Task prompt » Copy the entries word for word, from the line containing "in the image?" through the line containing "Answer: (693,285), (619,347), (467,349), (455,379), (661,431)", with both of those lines included. Omit any pictures.
BEGIN
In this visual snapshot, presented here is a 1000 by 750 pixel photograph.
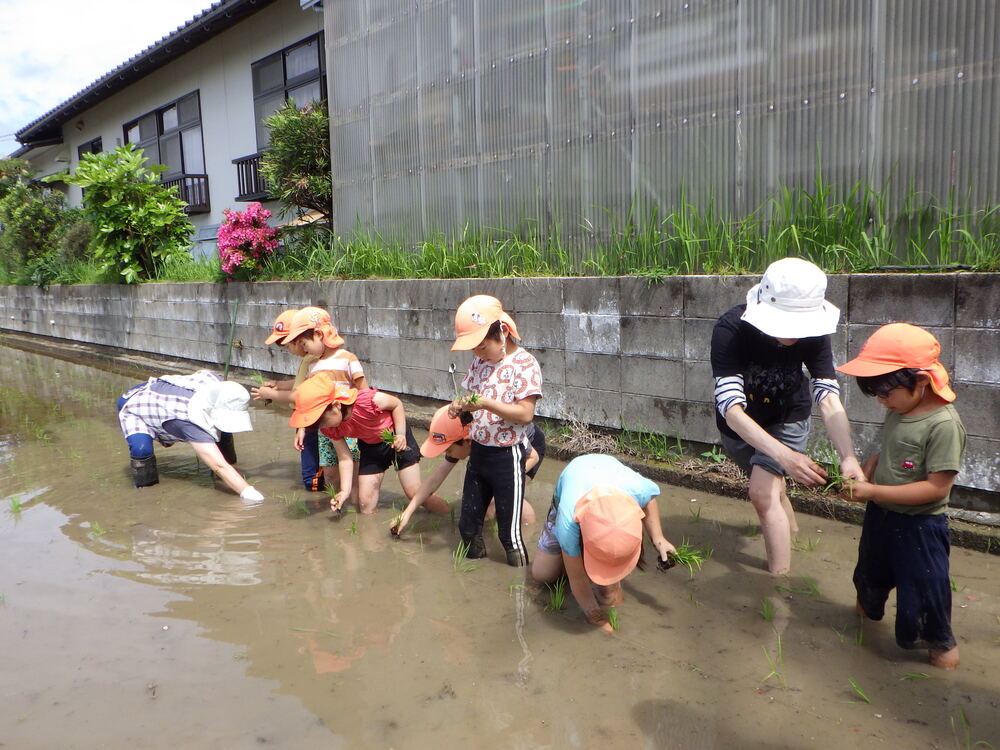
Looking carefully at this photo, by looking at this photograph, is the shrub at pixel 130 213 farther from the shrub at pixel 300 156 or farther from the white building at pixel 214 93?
the shrub at pixel 300 156

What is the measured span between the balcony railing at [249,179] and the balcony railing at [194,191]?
1.42 metres

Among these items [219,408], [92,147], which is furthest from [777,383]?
[92,147]

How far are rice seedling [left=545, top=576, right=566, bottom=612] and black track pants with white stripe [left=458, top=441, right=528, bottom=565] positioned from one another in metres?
0.37

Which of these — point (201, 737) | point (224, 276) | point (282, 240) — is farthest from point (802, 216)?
point (224, 276)

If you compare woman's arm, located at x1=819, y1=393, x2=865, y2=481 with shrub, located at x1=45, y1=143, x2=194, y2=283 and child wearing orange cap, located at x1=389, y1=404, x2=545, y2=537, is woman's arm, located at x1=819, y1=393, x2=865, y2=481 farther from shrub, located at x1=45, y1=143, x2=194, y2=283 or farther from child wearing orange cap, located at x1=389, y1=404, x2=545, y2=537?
shrub, located at x1=45, y1=143, x2=194, y2=283

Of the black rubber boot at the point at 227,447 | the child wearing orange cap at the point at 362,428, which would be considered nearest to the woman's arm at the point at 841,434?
the child wearing orange cap at the point at 362,428

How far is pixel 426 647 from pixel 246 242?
7692 millimetres

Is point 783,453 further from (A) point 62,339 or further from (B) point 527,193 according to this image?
(A) point 62,339

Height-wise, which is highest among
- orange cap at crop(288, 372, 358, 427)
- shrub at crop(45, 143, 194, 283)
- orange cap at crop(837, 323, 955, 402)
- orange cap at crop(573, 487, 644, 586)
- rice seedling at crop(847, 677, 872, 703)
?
shrub at crop(45, 143, 194, 283)

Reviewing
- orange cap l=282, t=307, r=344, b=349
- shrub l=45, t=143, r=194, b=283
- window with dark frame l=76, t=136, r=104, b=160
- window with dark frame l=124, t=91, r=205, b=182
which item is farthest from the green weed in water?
window with dark frame l=76, t=136, r=104, b=160

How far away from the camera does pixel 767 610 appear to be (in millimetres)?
3295

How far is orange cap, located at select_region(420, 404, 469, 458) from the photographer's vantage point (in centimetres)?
420

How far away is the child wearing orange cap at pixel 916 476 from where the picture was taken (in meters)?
2.74

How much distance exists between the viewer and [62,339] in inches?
637
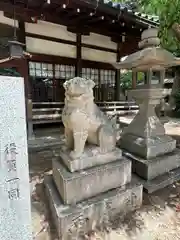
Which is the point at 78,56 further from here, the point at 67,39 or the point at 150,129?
the point at 150,129

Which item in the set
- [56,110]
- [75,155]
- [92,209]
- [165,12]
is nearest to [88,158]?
[75,155]

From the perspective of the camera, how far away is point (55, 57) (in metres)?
6.32

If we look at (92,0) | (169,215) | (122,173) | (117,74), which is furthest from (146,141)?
(117,74)

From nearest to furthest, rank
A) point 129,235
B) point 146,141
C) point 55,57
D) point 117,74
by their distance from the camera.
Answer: point 129,235 < point 146,141 < point 55,57 < point 117,74

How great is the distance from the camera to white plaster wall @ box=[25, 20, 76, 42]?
18.6 feet

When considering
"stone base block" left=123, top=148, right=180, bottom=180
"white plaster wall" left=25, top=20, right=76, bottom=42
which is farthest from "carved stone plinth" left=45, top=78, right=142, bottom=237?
"white plaster wall" left=25, top=20, right=76, bottom=42

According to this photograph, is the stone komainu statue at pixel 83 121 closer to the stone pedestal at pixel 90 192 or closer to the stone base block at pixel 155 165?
the stone pedestal at pixel 90 192

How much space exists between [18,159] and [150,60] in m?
2.47

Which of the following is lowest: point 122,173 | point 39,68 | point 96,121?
point 122,173

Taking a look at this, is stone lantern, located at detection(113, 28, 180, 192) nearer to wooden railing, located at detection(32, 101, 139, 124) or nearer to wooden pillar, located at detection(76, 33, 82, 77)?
wooden railing, located at detection(32, 101, 139, 124)

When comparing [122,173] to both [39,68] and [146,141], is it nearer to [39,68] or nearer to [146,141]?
[146,141]

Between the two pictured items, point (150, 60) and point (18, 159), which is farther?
point (150, 60)

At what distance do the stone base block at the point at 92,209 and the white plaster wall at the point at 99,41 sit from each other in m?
6.05

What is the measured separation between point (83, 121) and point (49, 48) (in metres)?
5.00
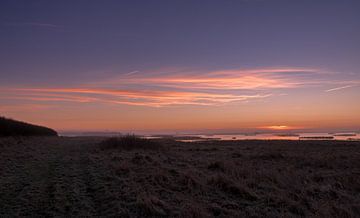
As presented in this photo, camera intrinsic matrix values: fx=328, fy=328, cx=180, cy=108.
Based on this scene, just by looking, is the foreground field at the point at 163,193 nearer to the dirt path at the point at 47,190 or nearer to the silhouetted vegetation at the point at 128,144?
the dirt path at the point at 47,190

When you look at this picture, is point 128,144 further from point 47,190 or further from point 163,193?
point 163,193

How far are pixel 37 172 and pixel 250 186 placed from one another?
10923 mm

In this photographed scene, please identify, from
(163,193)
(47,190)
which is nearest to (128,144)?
(47,190)

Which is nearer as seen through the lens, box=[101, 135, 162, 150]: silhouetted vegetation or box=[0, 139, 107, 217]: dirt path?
box=[0, 139, 107, 217]: dirt path

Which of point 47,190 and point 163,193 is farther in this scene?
point 163,193

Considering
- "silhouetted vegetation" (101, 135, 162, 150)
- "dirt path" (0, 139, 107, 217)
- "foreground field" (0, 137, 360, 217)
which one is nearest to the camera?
"dirt path" (0, 139, 107, 217)

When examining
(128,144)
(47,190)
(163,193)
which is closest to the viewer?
(47,190)

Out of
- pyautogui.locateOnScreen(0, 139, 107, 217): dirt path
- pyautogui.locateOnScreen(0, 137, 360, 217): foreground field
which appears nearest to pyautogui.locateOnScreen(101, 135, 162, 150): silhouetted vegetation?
pyautogui.locateOnScreen(0, 137, 360, 217): foreground field

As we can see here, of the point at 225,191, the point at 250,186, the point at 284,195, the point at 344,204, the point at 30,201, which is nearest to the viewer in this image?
the point at 30,201

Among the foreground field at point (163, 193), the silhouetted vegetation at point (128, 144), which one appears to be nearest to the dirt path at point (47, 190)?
the foreground field at point (163, 193)

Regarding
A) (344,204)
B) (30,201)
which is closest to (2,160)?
(30,201)

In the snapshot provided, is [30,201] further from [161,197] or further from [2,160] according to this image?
[2,160]

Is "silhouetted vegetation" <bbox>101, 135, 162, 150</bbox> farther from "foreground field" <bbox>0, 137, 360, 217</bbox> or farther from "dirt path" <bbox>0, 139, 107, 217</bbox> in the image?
"dirt path" <bbox>0, 139, 107, 217</bbox>

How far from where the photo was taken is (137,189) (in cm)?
1336
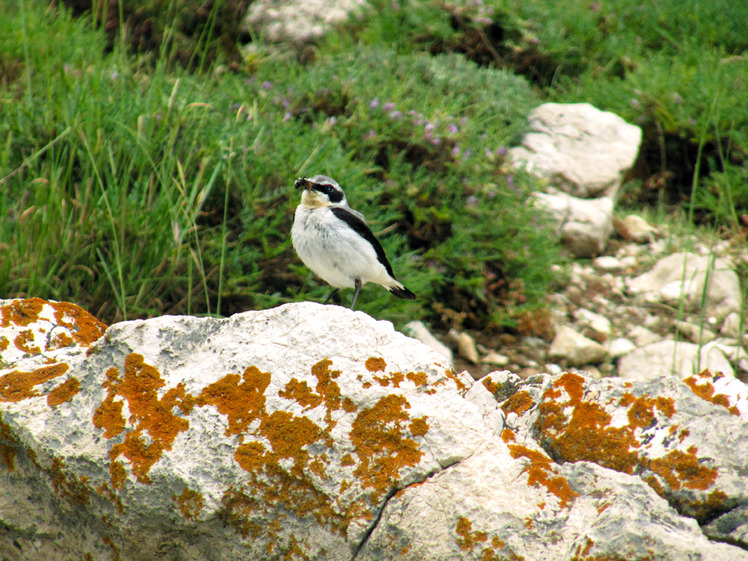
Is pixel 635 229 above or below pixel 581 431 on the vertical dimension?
below

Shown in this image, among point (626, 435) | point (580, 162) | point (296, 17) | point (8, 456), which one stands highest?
point (626, 435)

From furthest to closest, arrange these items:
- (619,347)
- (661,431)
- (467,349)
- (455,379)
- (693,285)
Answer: (693,285), (619,347), (467,349), (455,379), (661,431)

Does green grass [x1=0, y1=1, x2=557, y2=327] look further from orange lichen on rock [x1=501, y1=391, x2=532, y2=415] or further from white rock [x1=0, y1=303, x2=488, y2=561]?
orange lichen on rock [x1=501, y1=391, x2=532, y2=415]

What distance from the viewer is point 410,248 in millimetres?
5805

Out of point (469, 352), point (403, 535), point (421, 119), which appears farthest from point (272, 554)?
point (421, 119)

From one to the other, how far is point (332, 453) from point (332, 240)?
6.58 feet

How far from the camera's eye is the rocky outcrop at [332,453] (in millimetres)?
2043

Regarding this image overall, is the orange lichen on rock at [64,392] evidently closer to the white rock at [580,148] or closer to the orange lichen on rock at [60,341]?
the orange lichen on rock at [60,341]

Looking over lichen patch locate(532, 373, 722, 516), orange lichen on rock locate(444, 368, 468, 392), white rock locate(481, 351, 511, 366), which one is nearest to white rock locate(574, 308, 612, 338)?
white rock locate(481, 351, 511, 366)

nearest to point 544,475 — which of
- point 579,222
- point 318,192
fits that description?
point 318,192

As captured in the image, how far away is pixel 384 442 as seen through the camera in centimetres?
221

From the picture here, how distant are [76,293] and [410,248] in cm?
279

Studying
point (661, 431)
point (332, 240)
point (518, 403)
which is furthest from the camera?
point (332, 240)

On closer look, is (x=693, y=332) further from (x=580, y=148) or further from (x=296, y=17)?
(x=296, y=17)
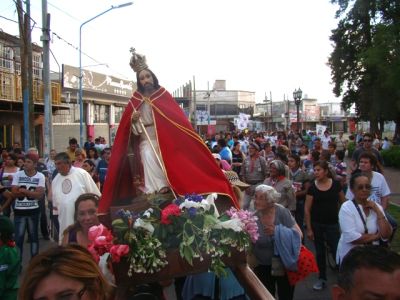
END
Complete answer »
Is "silhouetted vegetation" <bbox>101, 135, 162, 150</bbox> farther from "foreground field" <bbox>0, 137, 360, 217</bbox> or farther from "dirt path" <bbox>0, 139, 107, 217</bbox> in the image?
"dirt path" <bbox>0, 139, 107, 217</bbox>

How far from where the photo was taken is (137,189) (in cm)?
1336
Is pixel 635 229 above or below pixel 581 431 on the vertical dimension?
below

Shown in this image, among point (626, 435) | point (580, 162) | point (296, 17) | point (8, 456), which one stands highest?
point (626, 435)

From furthest to closest, arrange these items:
- (619,347)
- (661,431)
- (467,349)
- (455,379)
- (693,285)
Answer: (693,285), (619,347), (467,349), (455,379), (661,431)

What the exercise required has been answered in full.